* [EXERCISE DETAILS]: Please quote the material exactly, every line of it.

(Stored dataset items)
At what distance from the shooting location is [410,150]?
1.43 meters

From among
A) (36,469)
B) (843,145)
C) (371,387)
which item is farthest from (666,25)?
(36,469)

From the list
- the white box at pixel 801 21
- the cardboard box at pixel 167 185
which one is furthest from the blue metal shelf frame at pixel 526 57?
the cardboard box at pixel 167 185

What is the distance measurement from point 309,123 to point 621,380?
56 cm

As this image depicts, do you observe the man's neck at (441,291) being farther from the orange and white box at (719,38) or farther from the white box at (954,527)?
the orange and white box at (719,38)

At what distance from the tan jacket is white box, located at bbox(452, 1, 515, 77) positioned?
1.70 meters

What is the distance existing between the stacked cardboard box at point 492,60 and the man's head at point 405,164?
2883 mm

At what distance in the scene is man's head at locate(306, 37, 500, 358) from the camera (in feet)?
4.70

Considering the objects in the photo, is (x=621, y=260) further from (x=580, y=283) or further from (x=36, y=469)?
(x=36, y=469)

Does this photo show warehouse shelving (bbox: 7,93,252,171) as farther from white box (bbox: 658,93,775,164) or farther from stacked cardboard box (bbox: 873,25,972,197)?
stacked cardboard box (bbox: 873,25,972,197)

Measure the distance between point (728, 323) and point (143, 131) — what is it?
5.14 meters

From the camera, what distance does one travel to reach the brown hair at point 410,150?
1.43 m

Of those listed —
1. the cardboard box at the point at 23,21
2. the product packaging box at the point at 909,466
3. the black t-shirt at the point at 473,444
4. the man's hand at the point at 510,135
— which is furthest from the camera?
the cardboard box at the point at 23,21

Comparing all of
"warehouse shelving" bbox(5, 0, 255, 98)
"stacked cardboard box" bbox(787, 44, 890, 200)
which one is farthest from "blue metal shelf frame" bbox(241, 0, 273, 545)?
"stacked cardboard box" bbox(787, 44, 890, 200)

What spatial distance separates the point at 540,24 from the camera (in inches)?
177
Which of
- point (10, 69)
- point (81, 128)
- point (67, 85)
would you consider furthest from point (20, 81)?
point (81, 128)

* [RESPONSE]:
At what distance from the shooting location is [410,150]?
1.43 meters

From among
A) (36,469)
B) (843,145)
C) (371,387)
which item is farthest from (666,25)?
(36,469)

From the list
- the white box at pixel 801 21
- the cardboard box at pixel 167 185
which one is furthest from the blue metal shelf frame at pixel 526 57?
the cardboard box at pixel 167 185

What is the distance measurement from point 309,123 to point 621,380?
56 cm

As this image depicts, do you observe the man's neck at (441,291) being farther from the orange and white box at (719,38) or farther from the white box at (954,527)?
the orange and white box at (719,38)

At what distance from the tan jacket is white box, located at bbox(452, 1, 515, 77) positioned?
1.70 meters

What is the distance existing between the stacked cardboard box at point 492,60 and the man's head at point 405,164?
2883 mm

At what distance in the scene is man's head at locate(306, 37, 500, 358) from the camera (in feet)?
4.70

Considering the objects in the photo, is (x=621, y=260) further from (x=580, y=283) or further from (x=36, y=469)?
(x=36, y=469)

Does this photo show warehouse shelving (bbox: 7,93,252,171) as farther from white box (bbox: 658,93,775,164) or farther from stacked cardboard box (bbox: 873,25,972,197)?
stacked cardboard box (bbox: 873,25,972,197)

Measure the distance between point (728, 323) and point (143, 131) — what is it?
5.14 meters

From the camera, what distance does one travel to reach the brown hair at point 410,150?
1.43 m

Of those listed —
1. the cardboard box at the point at 23,21
2. the product packaging box at the point at 909,466
3. the black t-shirt at the point at 473,444
4. the man's hand at the point at 510,135
— which is furthest from the camera?
the cardboard box at the point at 23,21

Comparing all of
"warehouse shelving" bbox(5, 0, 255, 98)
"stacked cardboard box" bbox(787, 44, 890, 200)
which one is farthest from "blue metal shelf frame" bbox(241, 0, 273, 545)?
"stacked cardboard box" bbox(787, 44, 890, 200)

What spatial distance separates the point at 540,24 from the camera (in inches)?
177
Which of
- point (10, 69)
- point (81, 128)
- point (67, 85)
would you consider furthest from point (20, 81)?
point (81, 128)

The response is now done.